|Year : 2013 | Volume
| Issue : 4 | Page : 294-295
Malignant superior vena cava syndrome
Pankaj K Garg, Debajyoti Mohanty
Department of Surgery, University College of Medical Sciences and Guru Teg Bahadur Hospital, University of Delhi, Delhi, India
|Date of Web Publication||24-Oct-2013|
Pankaj K Garg
Department of Surgery, University College of Medical Sciences and Guru Teg Bahadur Hospital, Dilshad Garden, Delhi
|How to cite this article:|
Garg PK, Mohanty D. Malignant superior vena cava syndrome. Urol Ann 2013;5:294-5
The authors have described a case of malignant superior vena cava (SVC) syndrome secondary to lung metastases of urothelial carcinoma.
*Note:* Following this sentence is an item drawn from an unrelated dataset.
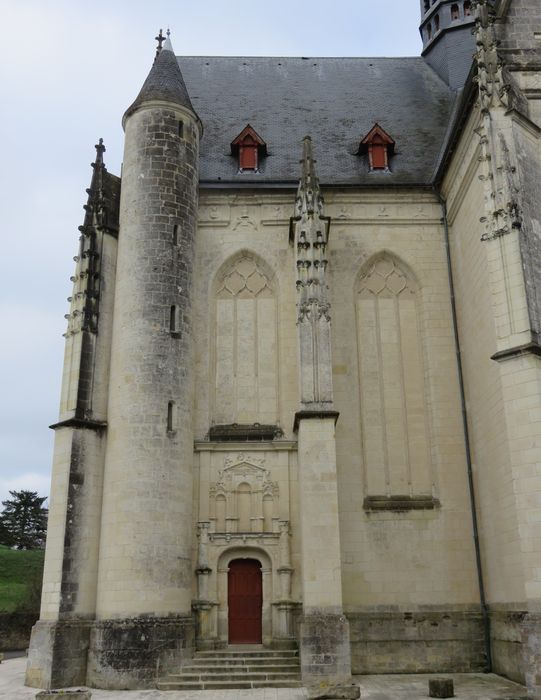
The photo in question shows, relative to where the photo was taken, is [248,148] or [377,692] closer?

SVC syndrome was first described by the Scottish physician, William Hunter, in 1757 in a patient who died of aortic aneurysm.  The constellation of clinical features in SVC syndrome occurs as a result of obstruction, either intrinsic or extrinsic, of SVC. The classical clinical features include facial, periorbital, neck and arm swelling, and dilated superficial veins over the chest wall due to increased venous pressure in the upper body. Other more distressing complications include cough, hoarseness, dyspnea, stridor, and dysphagia due to compromise of the larynx or pharynx by the edema. Cognitive dysfunction may also occur due to cerebral venous hypertension.  In today's time, thoracic malignancy and thrombosis (secondary to increased use of intravascular devices such as catheters and pacemakers) constitute majority of the cases. The common malignant causes are non-small-cell lung cancer and small-cell lung cancer in approximately 50% and 25% of the patients, respectively. Metastatic cancers contribute to around 10% cases of SVC syndrome. 
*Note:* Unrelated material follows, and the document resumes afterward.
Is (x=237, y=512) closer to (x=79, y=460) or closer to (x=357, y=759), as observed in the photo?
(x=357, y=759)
Diagnosis of SVC syndrome is clinical, which is confirmed by radiological studies. Contrast-enhanced computerized tomography (CECT) scan is usually sufficient to arrive to a diagnosis of SVC syndrome.  Magnetic resonance imaging may be undertaken if the patient has allergy to contrast agent. Venogram is usually reserved for patients in whom surgery or endovascular stenting is contemplated. A tissue diagnosis is necessary to confirm the presence of malignant etiology. A thorough clinical examination may prove vital in determining if a peripheral biopsy site (e.g., a palpable supraclavicular lymph node) is accessible before embarking to an invasive procedure for tissue diagnosis. At times, simple sputum cytological examination or diagnostic thoracocentesis (if pleural effusion is present) may prove diagnostic and avoid more invasive tests (e.g., image-guided biopsy, bronchoscopy, or mediastinoscopy).
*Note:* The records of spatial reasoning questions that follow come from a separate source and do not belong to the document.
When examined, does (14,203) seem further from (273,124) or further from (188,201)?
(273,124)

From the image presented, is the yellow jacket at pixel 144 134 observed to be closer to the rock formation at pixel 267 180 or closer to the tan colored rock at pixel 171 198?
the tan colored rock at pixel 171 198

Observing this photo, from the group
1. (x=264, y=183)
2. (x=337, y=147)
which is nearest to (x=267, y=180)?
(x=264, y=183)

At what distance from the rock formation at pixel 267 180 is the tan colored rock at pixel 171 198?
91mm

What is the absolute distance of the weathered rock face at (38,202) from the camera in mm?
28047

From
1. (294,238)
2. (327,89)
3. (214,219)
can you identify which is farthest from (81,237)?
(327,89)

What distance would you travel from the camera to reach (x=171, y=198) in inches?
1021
The management of SVC syndrome rests on the severity of symptoms, the cause of the obstruction, and the histological type of the tumor. Supportive treatment such as head elevation, rest, cautious administration of fluids, and supplemental oxygen is important even before a tissue diagnosis is obtained. Though the role of glucocorticoids is not yet proven in SVC syndrome, they are also prescribed for the symptomatic relief. Conventional definitive treatment modalities of SVC syndrome include irradiation, chemotherapy, or both, depending upon the histological type of tumor. Role of surgery is limited. Initial treatment success using radiotherapy or chemotherapy is reasonable and patient starts experiencing symptomatic relief within a week. Endovascular stenting is being increasingly used to manage SVC syndrome in the last 15 years. Initially, most of the authors reported endovascular stenting as a coadjuvant treatment if there had been little or no response to radiotherapy or chemotherapy or if the clinical syndrome recurred after conventional treatment. However, endovascular stenting is being promoted recently as the first-line therapeutic measure in all patients with SVC syndrome because stenting provides immediate and spectacular relief of symptoms (within 24-72 h after stent placement). Moreover, it does not interfere with subsequent antitumor treatments. ,, Furthermore, use of chemotherapy, radiotherapy, or both as the first-choice treatment of symptom relief in SVC syndrome is associated with a protracted waiting time of 3-4 weeks that eliminates early assessment of treatment effectiveness.